Complexity and Trade-offs
- Time complexity: Stability does not inherently change big-O. For example, merge sort remains O(n log n) whether stable or not.
- Space usage: Stable implementations often use extra memory (e.g., merge sort’s auxiliary array). In-place stability is possible but more intricate.
- Constants matter: Some unstable algorithms (like heapsort) are in-place with small constants and may be preferable when memory is tight and stability is not required.
Examples
Python: Multi-key sort via stability
# Suppose we want to sort by dept (asc) then by score (desc)
records = [
{"id": 1, "dept": "A", "score": 90},
{"id": 2, "dept": "A", "score": 90},
{"id": 3, "dept": "B", "score": 85},
{"id": 4, "dept": "B", "score": 92},
]
# Stable approach: sort by secondary key first, then by primary key.

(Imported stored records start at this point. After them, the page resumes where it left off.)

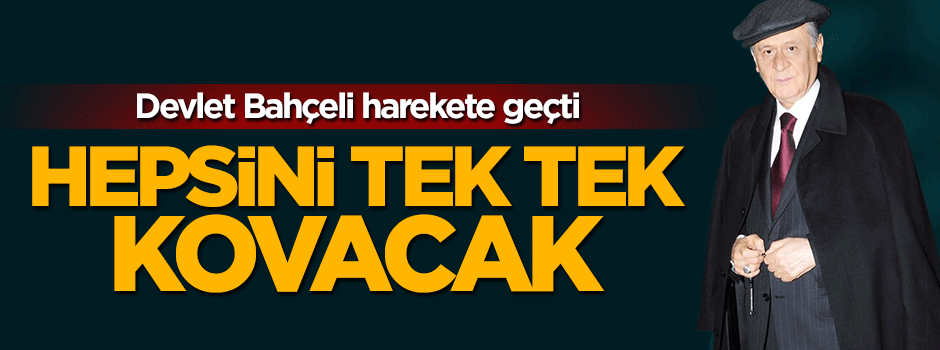 Devlet Bahçeli muhaliflerin ihracıı için harekete geçti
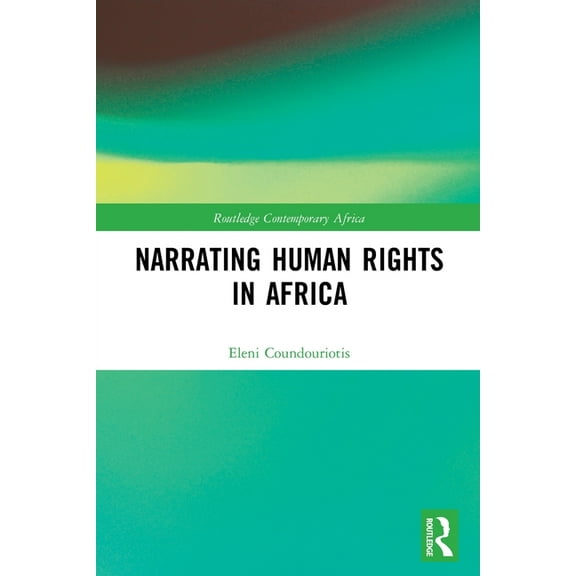 Routledge Contemporary Africa Narrating Human Rights in Africa, (Paperback)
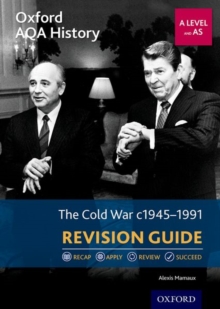 Image for Oxford AQA History for A Level: The Cold War 1945-1991 Revision Guide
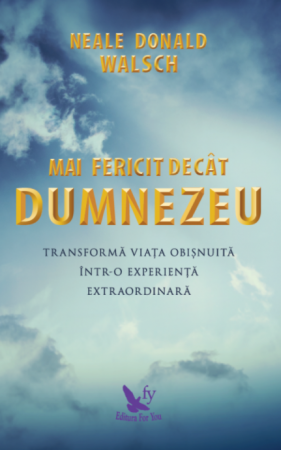Spiritualitate - Mai fericit decat Dumnezeu. Transforma viata obisnuita intr-o experienta extraordinara. Editie revizuita – Neale Donald Walsch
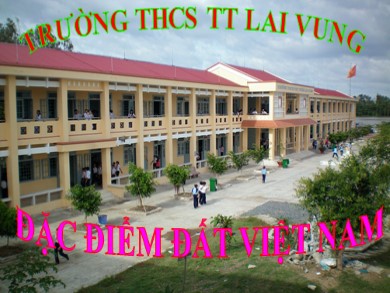 Bài giảng Địa lí 8 - Bài học 36: Đặc điểm đất Việt Nam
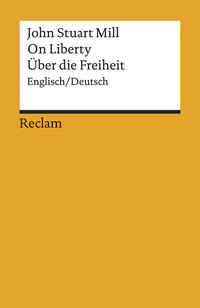 On Liberty / Über die Freiheit. Englisch/Deutsch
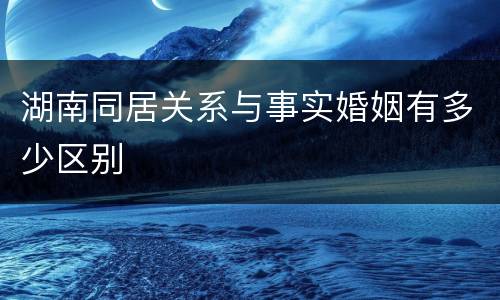 湖南同居关系与事实婚姻有多少区别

records = sorted(records, key=lambda r: -r["score"]) # secondary
records = sorted(records, key=lambda r: r["dept"]) # primary (stable)
# Equal dept items keep the score-desc order from the previous pass.
Python: DSU (decorate–sort–undecorate)
items = ["b", "a", "B", "A"]
# Case-insensitive sort that preserves original order of case-insensitive ties
decorated = [(s.lower(), i, s) for i, s in enumerate(items)]
decorated.sort() # not necessarily stable, but index breaks ties deterministically
result = [s for _, _, s in decorated]
C++: Using std::stable_sort
#include <algorithm>
#include <vector>
#include <string>
using Item = std::pair<int, std::string>;
int main() {
std::vector<Item> v = {{90, "A"}, {90, "A2"}, {85, "B"}};
std::stable_sort(v.begin(), v.end(), [](const Item& x, const Item& y){
return x.first < y.first; // ties maintain input order
});
}
Testing Stability
- Sort items containing a key and an original index. After sorting by the key alone, ensure that items with equal keys appear in ascending order of their original index.
Common Pitfalls
- Comparator inconsistencies: Non-transitive or inconsistent comparators can cause surprising results regardless of stability.
- Hidden ties: When keys are derived (e.g., rounding numbers), more ties occur than expected; stability then becomes more important.
- Memory constraints: Choosing a stable algorithm that requires extra space may be impractical for very large datasets; consider external or multi-pass strategies.